Deliver Us From Evil is the new film from writer/director Scott Derrickson, who continues to establish himself as a unique voice in the horror genre thanks in part to his ability to blend familiar tropes into fresh filmgoing experiences. In 2005, Derrickson became a known Hollywood presence with The Exorcism of Emily Rose, a motion picture that fused a supernatural thriller with a courtroom drama to great effect. With his latest film, Derrickson successfully blends the gore of an occult horror picture with the pace of a redemptive police procedural to create a new type of cop movie, even if it covers territory tread by other, lesser films (I enjoyed this far more than the arguably similar Fallen, despite that movie’s inclusion of John Goodman, who is kind of a trump card).
Inspired by the accounts of NYPD Detective Ralph Sarchie, Deliver Us From Evil features a strong cast working with a solid screenplay that is equal parts mystery and creep fest to a degree that should satisfy fans of either. Much to the film’s credit, I found myself reminded of David Fincher’s Se7en as much as Derrickson’ other horror outings, Emily Rose and Sinister.

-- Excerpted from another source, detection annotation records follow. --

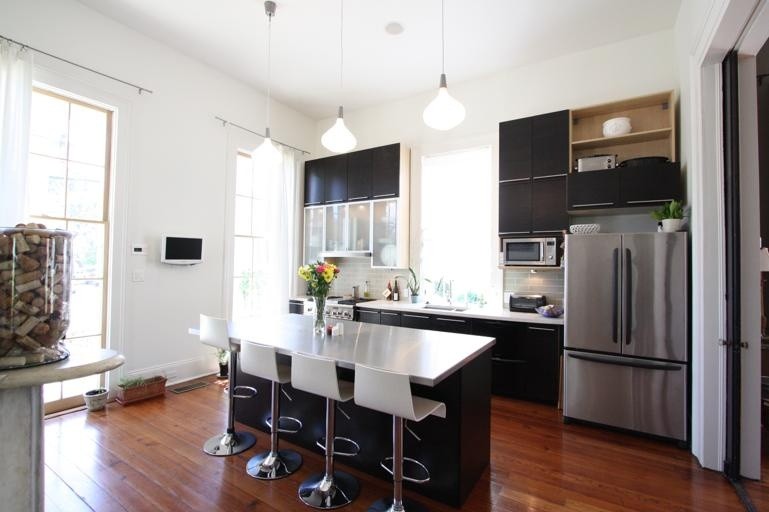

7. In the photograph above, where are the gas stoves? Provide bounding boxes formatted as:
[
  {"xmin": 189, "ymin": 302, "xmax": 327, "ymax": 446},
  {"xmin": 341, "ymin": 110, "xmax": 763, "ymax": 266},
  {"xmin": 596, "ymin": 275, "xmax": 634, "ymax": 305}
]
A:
[{"xmin": 303, "ymin": 297, "xmax": 376, "ymax": 320}]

And this is one of the central reasons Deliver Us From Evil works. I’ve seen my fair share of films in either of the above-referenced categories, and I often find myself tired by more of the same: the police thriller wherein the quiet supporting character who we met in the first ten minutes turns out to be the vengeful killer or the slasher wherein an unstoppable shape murders characters about whom I have no concern. Deliver Us From Evil falls into neither of these camps and instead makes some interesting choices that provide entertainment while also exploring the nature of evil, the haunting power of guilt, and the danger of self-indulgence. Rather than a by-the-numbers beat-sheet of conflicts and kills, the screenplay is a series of well-executed set-ups and pay-offs integrated into a cohesive whole.
Of course, one might be wondering why I am reviewing a film like Deliver Us From Evil on a blog like this. Well, basically Scott Derrickson. Few directors working these days are able and willing to explore ideas of faith and spirituality directly while also delivering a strong narrative experience, but Derrickson certainly should be counted among them. He takes his craft as seriously as his content, and his confidence as a storyteller enables him to create thrilling and thoughtful films. Deliver Us From Evil is a fine example. The cynical will have their reservations about both the “inspired by” premise and some of the more hopeful content of this latest picture, but regardless, cinephiles should applaud Derrickson for making a different type of cop movie or, at the very least, an unusually thought-provoking horror flic.